### Tarea
Continúa el texto sobre la economía mexicana en la era global a partir de su última oración.

### Texto mostrado

· · · · · · ·

Los Estados nacionales tienden a convertirse en filtros adaptadores de las reglas del mercado mundial y del nuevo sistema de las relaciones de poder. Esta es una de las manifestaciones más claras del actual proceso de internacionalización de la economía al que se conoce como la era global. Mientras más débil es la posición de un país en términos de su economía y de su gobierno, más evidente se hace su función de filtro.
Por más de una década las distintas administraciones en el gobierno han buscado afanosamente replantear las condiciones de participación de la economía mexicana en los mercados mundiales. Ha habido un amplio proceso de apertura comercial y financiera y una redefinición de las reglas de funcionamiento interno. Lo menos que puede decirse de este asunto es que todavía es sumamente controvertido, con repercusiones muy desiguales entre los sectores productivos y los grupos de la población, e ineficaz para aumentar la solvencia y fortaleza económica y política de la nación.
Hoy tenemos dos expresiones fehacientes de los efectos que provocan las condiciones externas sobre la evolución del país. Primero, persiste la dependencia de los capitales externos para financiar las actividades económicas y mantener una precaria estabilidad en los mercados. Los desequilibrios estructurales de esta economía no han sido superados, y la recuperación del más reciente episodio de crisis es desigual y mantiene su esencia esquizofrénica, expresada en el falso dilema de los éxitos macroeconómicos y el rezago a escala de las familias y de la mayoría de las empresas.

· · · · · · ·

### Extractos de registros
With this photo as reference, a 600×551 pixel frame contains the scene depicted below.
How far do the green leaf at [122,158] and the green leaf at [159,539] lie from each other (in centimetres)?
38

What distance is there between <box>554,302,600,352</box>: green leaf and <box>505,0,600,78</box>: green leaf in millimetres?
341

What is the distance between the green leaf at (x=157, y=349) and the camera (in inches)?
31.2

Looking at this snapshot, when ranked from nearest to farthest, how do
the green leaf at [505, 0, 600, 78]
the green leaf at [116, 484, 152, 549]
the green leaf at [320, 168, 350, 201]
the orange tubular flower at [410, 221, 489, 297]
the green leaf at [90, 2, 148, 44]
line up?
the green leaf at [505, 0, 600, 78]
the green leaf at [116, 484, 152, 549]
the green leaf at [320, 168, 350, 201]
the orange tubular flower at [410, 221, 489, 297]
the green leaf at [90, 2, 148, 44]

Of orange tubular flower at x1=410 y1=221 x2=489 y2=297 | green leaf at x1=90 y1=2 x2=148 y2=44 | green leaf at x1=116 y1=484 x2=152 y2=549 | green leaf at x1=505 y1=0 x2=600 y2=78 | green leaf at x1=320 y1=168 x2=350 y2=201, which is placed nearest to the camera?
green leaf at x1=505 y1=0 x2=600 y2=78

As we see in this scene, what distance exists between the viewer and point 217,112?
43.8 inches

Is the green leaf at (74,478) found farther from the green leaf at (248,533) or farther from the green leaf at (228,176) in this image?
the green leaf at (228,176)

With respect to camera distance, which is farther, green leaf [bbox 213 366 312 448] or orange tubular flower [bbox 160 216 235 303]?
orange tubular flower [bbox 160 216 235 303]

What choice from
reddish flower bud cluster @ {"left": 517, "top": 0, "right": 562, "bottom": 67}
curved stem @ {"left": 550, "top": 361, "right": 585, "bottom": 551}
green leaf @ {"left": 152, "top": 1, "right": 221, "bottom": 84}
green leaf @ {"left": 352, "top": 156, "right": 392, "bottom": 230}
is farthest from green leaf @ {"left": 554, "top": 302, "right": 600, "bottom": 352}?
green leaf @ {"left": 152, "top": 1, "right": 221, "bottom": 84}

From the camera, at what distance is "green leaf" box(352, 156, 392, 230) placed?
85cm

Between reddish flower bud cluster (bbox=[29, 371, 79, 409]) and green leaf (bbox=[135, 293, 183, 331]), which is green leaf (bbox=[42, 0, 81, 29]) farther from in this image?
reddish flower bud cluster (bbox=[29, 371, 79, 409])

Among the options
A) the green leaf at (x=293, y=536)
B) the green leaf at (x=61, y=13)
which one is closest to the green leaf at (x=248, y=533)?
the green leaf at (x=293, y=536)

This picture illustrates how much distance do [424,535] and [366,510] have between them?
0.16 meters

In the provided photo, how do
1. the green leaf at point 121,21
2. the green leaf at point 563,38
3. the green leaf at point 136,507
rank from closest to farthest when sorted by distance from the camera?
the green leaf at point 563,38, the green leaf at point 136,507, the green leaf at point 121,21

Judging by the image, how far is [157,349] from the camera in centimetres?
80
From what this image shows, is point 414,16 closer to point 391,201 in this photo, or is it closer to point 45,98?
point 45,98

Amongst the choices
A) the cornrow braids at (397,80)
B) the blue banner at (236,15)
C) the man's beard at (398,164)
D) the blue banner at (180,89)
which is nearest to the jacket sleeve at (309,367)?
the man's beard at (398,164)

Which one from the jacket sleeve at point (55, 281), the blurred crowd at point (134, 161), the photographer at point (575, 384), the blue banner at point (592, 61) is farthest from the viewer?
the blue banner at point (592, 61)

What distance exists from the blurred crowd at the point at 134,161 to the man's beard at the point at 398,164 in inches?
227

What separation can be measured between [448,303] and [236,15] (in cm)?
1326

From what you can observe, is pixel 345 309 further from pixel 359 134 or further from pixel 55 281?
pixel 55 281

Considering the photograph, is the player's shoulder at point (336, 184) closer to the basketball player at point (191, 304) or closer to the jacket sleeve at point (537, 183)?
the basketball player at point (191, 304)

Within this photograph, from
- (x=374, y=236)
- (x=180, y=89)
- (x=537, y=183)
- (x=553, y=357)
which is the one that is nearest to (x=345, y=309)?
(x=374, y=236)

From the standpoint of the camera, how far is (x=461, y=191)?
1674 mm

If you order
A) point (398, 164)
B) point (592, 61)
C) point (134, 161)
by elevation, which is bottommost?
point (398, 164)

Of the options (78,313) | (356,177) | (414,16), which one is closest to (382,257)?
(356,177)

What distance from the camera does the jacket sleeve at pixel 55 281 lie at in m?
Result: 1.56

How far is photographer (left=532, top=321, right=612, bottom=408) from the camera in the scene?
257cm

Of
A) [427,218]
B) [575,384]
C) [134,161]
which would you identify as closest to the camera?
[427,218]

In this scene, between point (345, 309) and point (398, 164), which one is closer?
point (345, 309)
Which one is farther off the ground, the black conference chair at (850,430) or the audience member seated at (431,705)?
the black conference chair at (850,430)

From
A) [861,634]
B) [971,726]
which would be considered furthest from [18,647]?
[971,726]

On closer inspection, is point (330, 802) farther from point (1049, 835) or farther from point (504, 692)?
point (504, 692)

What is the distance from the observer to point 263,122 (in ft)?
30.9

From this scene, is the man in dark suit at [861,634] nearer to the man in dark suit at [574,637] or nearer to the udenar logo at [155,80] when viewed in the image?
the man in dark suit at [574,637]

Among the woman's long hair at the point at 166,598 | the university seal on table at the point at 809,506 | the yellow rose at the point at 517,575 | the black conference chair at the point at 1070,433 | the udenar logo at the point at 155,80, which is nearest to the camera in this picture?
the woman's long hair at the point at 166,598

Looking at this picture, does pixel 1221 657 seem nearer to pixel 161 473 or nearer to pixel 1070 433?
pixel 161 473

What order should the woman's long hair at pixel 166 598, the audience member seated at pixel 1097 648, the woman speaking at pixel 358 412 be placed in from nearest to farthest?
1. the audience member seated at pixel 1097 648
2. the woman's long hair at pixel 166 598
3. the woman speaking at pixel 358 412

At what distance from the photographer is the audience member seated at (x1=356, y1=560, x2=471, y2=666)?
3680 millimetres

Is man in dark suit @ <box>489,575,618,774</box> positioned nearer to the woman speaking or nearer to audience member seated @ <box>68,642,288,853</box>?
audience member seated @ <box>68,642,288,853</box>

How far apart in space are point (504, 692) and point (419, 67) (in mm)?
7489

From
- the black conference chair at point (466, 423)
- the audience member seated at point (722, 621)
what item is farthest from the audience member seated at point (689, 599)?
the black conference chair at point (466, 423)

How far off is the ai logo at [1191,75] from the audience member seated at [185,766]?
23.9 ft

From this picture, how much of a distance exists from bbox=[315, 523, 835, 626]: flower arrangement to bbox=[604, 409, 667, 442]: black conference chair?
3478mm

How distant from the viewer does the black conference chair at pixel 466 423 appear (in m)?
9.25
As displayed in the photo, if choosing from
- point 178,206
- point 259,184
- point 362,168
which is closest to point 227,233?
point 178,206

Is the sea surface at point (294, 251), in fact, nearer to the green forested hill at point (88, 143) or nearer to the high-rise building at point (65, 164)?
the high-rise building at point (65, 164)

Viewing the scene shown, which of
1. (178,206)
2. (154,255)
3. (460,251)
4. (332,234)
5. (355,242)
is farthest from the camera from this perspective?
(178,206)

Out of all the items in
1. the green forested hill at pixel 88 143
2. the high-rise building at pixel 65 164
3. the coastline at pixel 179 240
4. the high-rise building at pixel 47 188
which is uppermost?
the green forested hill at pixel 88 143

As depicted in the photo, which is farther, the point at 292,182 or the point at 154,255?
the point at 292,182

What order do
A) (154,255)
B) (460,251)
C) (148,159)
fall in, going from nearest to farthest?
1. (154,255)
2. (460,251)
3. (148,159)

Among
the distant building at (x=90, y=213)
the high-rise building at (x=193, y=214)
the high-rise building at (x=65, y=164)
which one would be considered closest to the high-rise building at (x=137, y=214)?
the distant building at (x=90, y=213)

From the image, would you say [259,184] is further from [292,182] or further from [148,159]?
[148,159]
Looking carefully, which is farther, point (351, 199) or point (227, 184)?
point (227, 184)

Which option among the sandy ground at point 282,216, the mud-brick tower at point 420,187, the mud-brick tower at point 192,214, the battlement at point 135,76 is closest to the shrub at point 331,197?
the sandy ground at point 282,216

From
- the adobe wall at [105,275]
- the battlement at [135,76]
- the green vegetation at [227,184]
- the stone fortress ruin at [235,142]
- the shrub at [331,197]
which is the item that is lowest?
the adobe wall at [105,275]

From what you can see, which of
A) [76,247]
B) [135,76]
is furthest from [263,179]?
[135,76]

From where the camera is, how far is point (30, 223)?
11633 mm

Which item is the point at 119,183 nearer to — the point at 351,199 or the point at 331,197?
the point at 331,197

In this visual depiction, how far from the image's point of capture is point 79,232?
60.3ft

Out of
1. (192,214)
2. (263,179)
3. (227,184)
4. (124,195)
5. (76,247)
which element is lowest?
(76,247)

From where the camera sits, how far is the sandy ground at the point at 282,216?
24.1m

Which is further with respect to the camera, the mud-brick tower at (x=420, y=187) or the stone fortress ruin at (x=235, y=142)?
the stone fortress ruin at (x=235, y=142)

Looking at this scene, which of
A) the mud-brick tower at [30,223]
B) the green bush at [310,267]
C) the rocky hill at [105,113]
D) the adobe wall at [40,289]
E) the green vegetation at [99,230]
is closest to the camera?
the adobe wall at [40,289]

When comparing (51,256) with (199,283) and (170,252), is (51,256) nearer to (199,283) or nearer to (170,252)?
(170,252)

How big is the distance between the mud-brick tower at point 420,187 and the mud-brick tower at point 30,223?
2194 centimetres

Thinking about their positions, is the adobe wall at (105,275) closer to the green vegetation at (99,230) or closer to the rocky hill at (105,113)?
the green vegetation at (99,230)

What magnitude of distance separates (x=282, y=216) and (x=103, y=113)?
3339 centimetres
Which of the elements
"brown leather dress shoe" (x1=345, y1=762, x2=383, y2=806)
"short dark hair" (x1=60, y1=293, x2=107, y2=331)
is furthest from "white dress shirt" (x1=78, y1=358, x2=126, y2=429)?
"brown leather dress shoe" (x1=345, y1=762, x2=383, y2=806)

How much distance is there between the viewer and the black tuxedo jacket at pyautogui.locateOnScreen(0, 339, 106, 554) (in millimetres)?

· · · · · · ·

### Respuesta al ejercicio
Por otro lado está el zarandeo político generado por el asunto de la certificación en la lucha contra el narcotráfico que otorga el gobierno de Estados Unidos. La postura del Congreso de ese país muestra una gran desavenencia con el gobierno de México, cuestión que es más relevante que la posible y poco probable decisión de imponerle sanciones. La forma en que se ha desarrollado este conflicto indica que los intereses en la relación bilateral con México tienen un carácter distinto a los que existen con otros países, como puede ser el caso de Colombia. En todo caso, la situación pone al descubierto a esta sociedad y a sus estructuras políticas, principalmente porque nadie puede negar el sustento de los cuestionamientos alzados contra el modo de operación de este sistema.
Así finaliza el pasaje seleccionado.